Trump, she said, has made bigotry more open and acceptable, something her patients feel in their daily lives. “When you’re dealing with people of color’s mental health, systemic racism is a big part of that,” she said.
Obviously, this is hardly the first time that America has failed to live up to its ideals. But the ideals themselves used to be a nearly universal lodestar. The civil rights movement, and freedom movements that came after it, succeeded because the country could be shamed by the distance between its democratic promises and its reality. That is no longer true.
Democrats and anti-Trump Republicans are often incredulous seeing the party of Ronald Reagan allied with Vladimir Putin’s Russia, but the truth is, there’s no reason they should be in conflict. The enmity between America and Russia was ideological. First it was liberal democracy versus communism. Then it was liberal democracy versus authoritarian kleptocracy.
But Trump’s political movement is pro-authoritarian and pro-oligarch. It has no interest in preserving pluralism, free and fair elections or any version of the rule of law that applies to the powerful as well as the powerless. It’s contemptuous of the notion of America as a lofty idea rather than a blood-and-soil nation.
The nemeses of the Trumpist movement are liberals — in both the classical and American sense of the world — not America’s traditional geopolitical foes. This is something new in our lifetime.
Thus we have a total breakdown in epistemological solidarity.

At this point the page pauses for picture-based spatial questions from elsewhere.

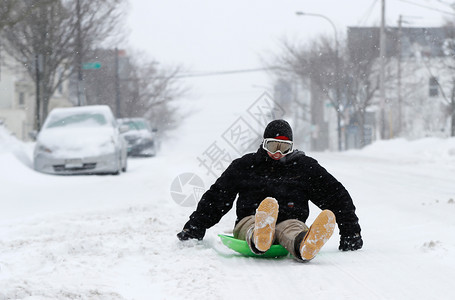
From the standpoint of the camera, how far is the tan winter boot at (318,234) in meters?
4.08

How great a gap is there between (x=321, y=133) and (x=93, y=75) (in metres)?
34.2

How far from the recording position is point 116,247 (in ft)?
17.0

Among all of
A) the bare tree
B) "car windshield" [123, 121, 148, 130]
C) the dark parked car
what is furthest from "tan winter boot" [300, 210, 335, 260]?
"car windshield" [123, 121, 148, 130]

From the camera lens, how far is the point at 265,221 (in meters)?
4.26

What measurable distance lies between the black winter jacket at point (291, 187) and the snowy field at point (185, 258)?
32cm

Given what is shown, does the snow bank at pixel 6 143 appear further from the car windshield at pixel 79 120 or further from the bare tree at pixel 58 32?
the bare tree at pixel 58 32

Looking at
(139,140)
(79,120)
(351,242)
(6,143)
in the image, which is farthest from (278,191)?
(139,140)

In the impeachment committee hearings, Republicans insist with a straight face that Trump was deeply concerned about corruption in Ukraine. Republican Senators like Ted Cruz of Texas, who is smart enough to know better, repeat Russian propaganda accusing Ukraine of interfering in the 2016 election. The Department of Justice’s Inspector General report refutes years of Republican deep state conspiracy theories about an F.B.I. plot to subvert Trump’s campaign, and it makes no difference whatsoever to the promoters of those theories, who pronounce themselves totally vindicated.

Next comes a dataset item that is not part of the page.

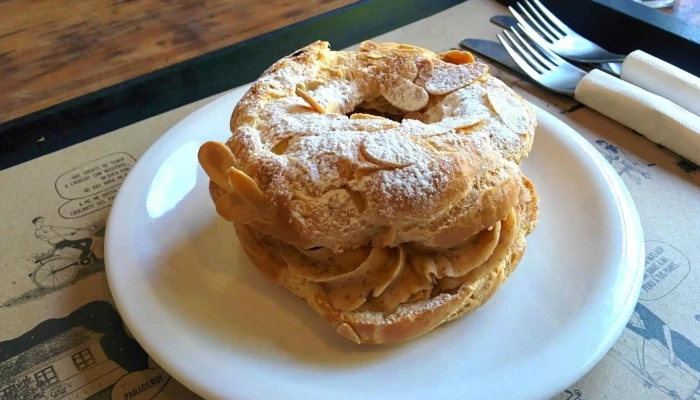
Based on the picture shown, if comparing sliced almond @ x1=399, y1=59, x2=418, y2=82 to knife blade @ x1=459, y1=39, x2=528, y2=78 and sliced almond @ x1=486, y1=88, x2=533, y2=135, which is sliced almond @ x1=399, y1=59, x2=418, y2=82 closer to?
sliced almond @ x1=486, y1=88, x2=533, y2=135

But despair is worth discussing, because it’s something that organizers and Democratic candidates should be addressing head on. Left to fester, it can lead to apathy and withdrawal. Channeled properly, it can fuel an uprising. I was relieved to hear that despite her sometimes overwhelming sense of civic sadness, Landsman’s activism hasn’t let up. She’s been spending a bit less than 20 hours a week on political organizing, and expects to go back to 40 or more after the holidays. “The only other option is to quit, and accept it, and I’m not ready to go there yet,” she said. Democracy grief isn’t like regular grief. Acceptance isn’t how you move on from it. Acceptance is itself a kind of death.
I for one will not quite.  I fear too much for the future of my children and grandchildren if Trumpism and Republican treason is left unopposed.  Thankfully, at least for the next two years, Virginia is poised to do its part to oppose Trump/Republican misrule.